Typed Cocoa / AppKit bindings for building native macOS desktop apps. 15 sub-modules cover the framework: runtime, application, window, view, controls, text, containers, data, graphics, menu, dialogs, panels, toolbar, controllers, and convert.

Callbacks are closure-free: Button::set_on_click(fn(*u8)) stashes a named function on the sender via objc_setAssociatedObject, in keeping with C+ having no closures. The appkit/convert module is the C+ to Objective-C data bridge for Text, Vec[T], and NSData; primitives and #[repr(C)] structs (NSPoint, NSSize, NSRect) cross the boundary verbatim.

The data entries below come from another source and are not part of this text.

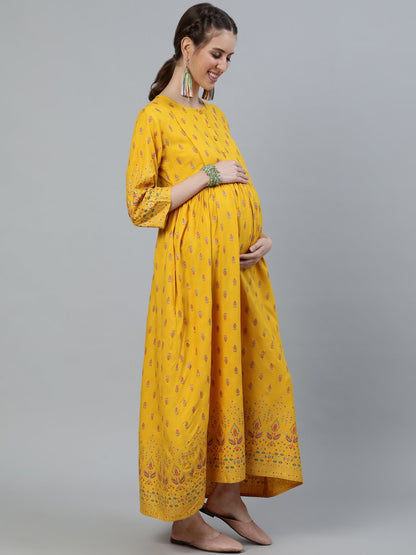 Women Yellow & Gold Printed Maternity Dress With Three Quarter Sleeves | LASVINI - Redefining Indian Fashion with Elegance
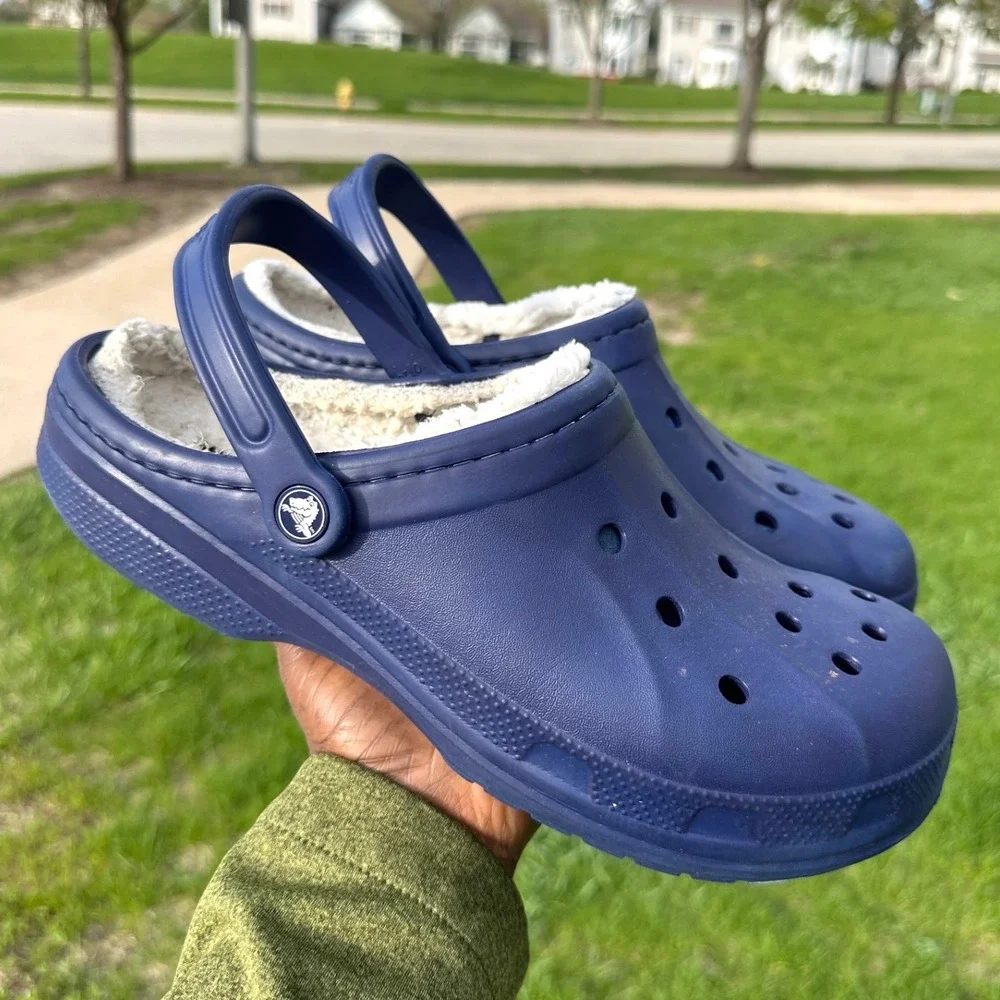Crocs Adult Ralen Lined Clogs Men's Size 11 Blue Sandals
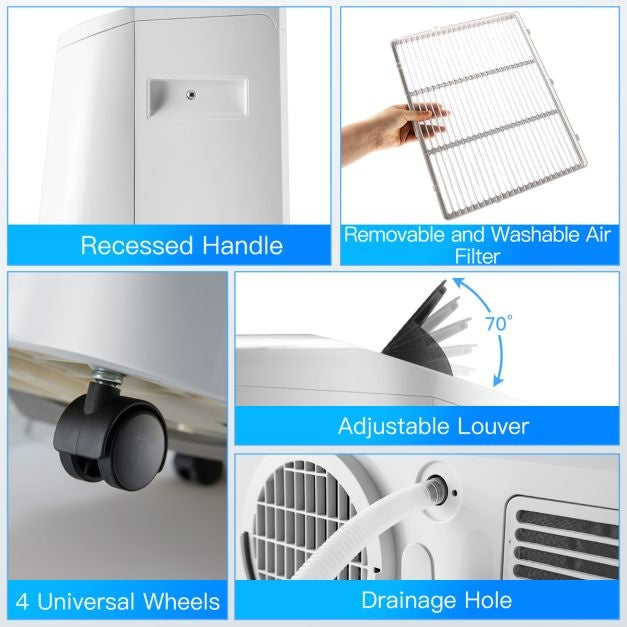 Coast Mobiele Airconditioner 16.000 BTU - 5-in-1 - 4700W - 44,5 x 39 x 77 cm - Verwarmt en Koelt tot 45㎡ - Wit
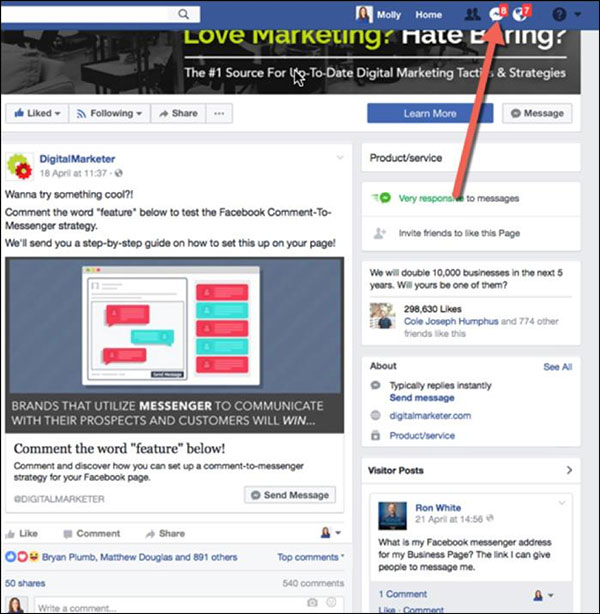 Next step in messenger ad demo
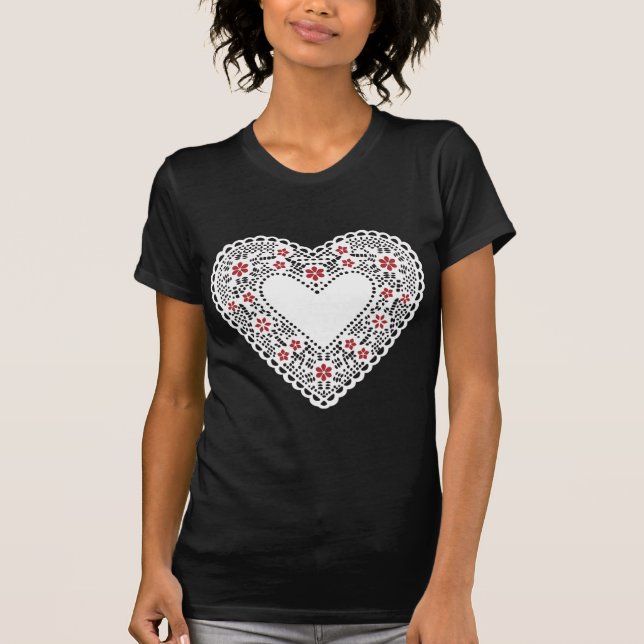 Red and White Lace Heart T-Shirt (Front)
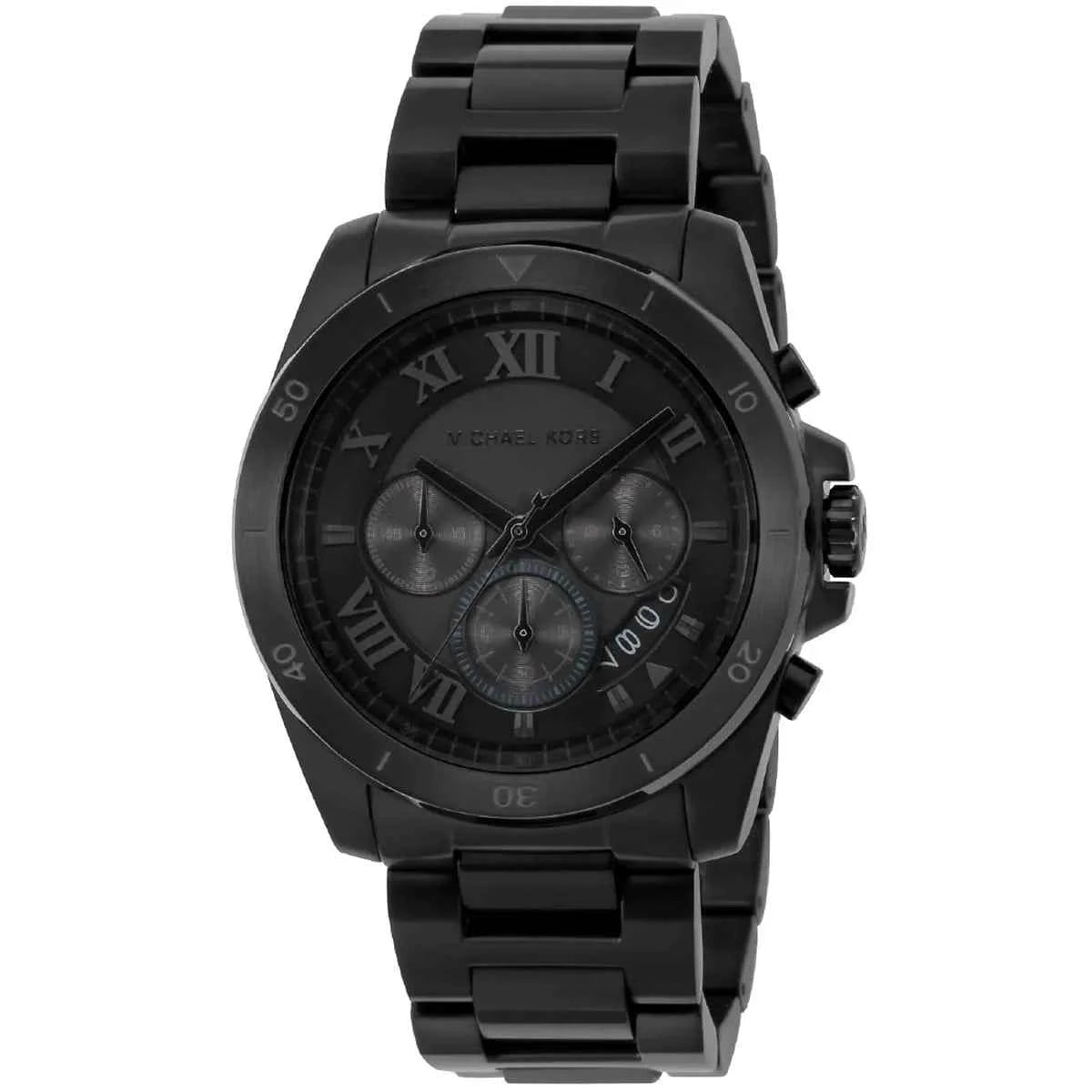 Michael Kors Brecken MK8482 Men's Black Dial Black Stainless Steel Chronograph Watch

Ownership: the "+1 normal form"

Every alloc/init widget wrapper owns its Objective-C object and releases it exactly once in drop — controls, text, containers, toolbar items, panels, controllers, data views, and the base views all follow this one rule, so a wrapper that goes out of scope cannot leak. Factory, shared, and top-level objects that AppKit itself owns (windows, the application, the status bar, shared panels, colors, and fonts) are correctly non-owned and never released. Every appkit sub-module ships with tests.

Drag and drop

AppKit supports both ends of a drag. A drop destination registers for dropped data, and a drag source can begin a drag from a mouseDragged: gesture with create_drag_source_view plus begin_string_drag / DraggingItem / begin_dragging_session. A runnable appkit_drag_drop recipe lives in the compiler repo.

Labels vs. fields

TextField::new_label is a true static label — non-editable and non-bezeled — so it does not behave like an input or accept dropped text. Use the regular TextField constructors when you want an editable field.

import "appkit/application" as application;
import "appkit/window" as window;

fn main() -> i32 {
    let pool = application::AutoreleasePool::new();
    let app  = application::Application::shared();
    app.set_activation_policy(0 as i64);
    // ... build window + controls ...
    app.run();
    pool.drain();
    return 0;
}

A runnable reference app lives in the compiler repo at docs/examples/recipes/appkit_hello/. For the underlying Objective-C message-send mechanics, see FFI.